Directions
Continue the text on gender and disability from the point where it stops.

--- Text segment ---

The type of impairment is different for women and men, with women more likely to
experience degenerative conditions, while men are more likely to experience injury-
related events.

Social Space

People with disabilities are more likely to experience public spaces as intimidating and
dangerous.

Private Pattern:

Dependence

Disabled women are more likely to be living on their own, or in their parental family than
men.

Marital Status

Disabled women are more likely to be divorced and less likely to marry than men with
disabilities.

Sexual Urges and Violence

People with disabilities are more likely to experience sexual violence in relationships and
in institutions. They experience more extreme social categorization, being more likely to
be seen either as hypersexual and uncontrollable, or desexualized and inert.

Gender has been widely used within the humanities and social sciences as both a
means to categorize differences, and as an analytical concept to explain differences.
In both the humanities and social sciences, feminist disability studies have emerged
partly because of attempts to explain gendered experience of disability and partly as a
challenge to contemporary feminist theory on gender.

--- Exercise data ---

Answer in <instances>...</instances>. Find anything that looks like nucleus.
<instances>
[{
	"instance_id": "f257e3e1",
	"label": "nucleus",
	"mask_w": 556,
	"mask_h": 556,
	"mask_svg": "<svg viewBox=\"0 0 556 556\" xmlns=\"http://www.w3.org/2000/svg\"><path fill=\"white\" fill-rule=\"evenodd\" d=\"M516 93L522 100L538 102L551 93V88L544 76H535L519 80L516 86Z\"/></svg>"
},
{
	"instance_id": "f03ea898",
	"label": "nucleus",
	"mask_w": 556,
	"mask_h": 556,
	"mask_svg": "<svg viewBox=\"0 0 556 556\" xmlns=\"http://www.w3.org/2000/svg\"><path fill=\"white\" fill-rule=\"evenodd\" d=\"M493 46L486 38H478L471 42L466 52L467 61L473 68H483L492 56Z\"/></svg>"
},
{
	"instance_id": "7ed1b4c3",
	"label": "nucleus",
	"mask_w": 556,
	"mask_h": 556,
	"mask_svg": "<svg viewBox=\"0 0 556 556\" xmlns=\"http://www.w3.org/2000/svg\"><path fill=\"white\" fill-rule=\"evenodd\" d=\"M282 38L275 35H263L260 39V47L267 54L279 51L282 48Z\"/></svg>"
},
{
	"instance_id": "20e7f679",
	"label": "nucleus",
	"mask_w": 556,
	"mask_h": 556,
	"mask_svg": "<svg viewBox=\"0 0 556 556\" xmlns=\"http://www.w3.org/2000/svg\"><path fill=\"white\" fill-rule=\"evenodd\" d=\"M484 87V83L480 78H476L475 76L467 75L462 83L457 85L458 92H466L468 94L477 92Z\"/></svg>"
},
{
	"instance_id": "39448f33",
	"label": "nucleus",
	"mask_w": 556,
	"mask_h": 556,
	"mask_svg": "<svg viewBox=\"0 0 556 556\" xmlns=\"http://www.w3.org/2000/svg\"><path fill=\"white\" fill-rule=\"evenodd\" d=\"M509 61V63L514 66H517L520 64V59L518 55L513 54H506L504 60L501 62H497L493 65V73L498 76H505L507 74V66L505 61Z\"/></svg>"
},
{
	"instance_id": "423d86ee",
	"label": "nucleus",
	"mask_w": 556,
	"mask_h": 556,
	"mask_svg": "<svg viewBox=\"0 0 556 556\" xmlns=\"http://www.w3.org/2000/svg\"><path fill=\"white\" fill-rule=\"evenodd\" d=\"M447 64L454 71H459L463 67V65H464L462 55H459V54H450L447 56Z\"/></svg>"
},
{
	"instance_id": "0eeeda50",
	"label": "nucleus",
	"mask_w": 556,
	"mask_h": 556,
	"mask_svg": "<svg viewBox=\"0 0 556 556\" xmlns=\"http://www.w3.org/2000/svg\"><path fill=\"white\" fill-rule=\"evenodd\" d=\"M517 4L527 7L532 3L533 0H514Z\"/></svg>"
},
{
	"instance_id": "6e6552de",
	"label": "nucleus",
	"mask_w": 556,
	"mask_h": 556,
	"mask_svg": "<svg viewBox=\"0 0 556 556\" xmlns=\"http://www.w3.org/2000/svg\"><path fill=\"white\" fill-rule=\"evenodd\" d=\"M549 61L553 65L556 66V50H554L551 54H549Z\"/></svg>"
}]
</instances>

---

Exercise output
The Social Lens of Gender and Disability

Sociological accounts of gender and disability stress the systemic nature of the social
order, and its reinforcement of powerful social institutions and their capacity to enact
and impose definitions and allocate resources. For disabilities the most central
institutions remain those associated with the medical profession, rehabilitation, and
social support. Many other institutions also reproduce patterns of gender discrimination
- such as education, employment, and transport. One of the most potent patterns of
discrimination is in the access to and use of public space.

The social relations of gender and the social relations of disability are now viewed as
much more complex and nuanced. The social model of disability has demonstrated
that wider power relations (e.g. class relations in capitalist societies) significantly affect
the pattern of disability disadvantage - making disability survival into a lottery critically
affected by the individual’s income and other material resources. Because the model
drew on political economy it emphasized political and economic processes that
generate disabling environments. These patterns together with conventional norms of
femininity have hindered the quest for independence for women with disabilities.
Women thus confront major obstacles not only in relation to overcoming disabling
environments, but also in achieving equal outcomes as men similarly disabled.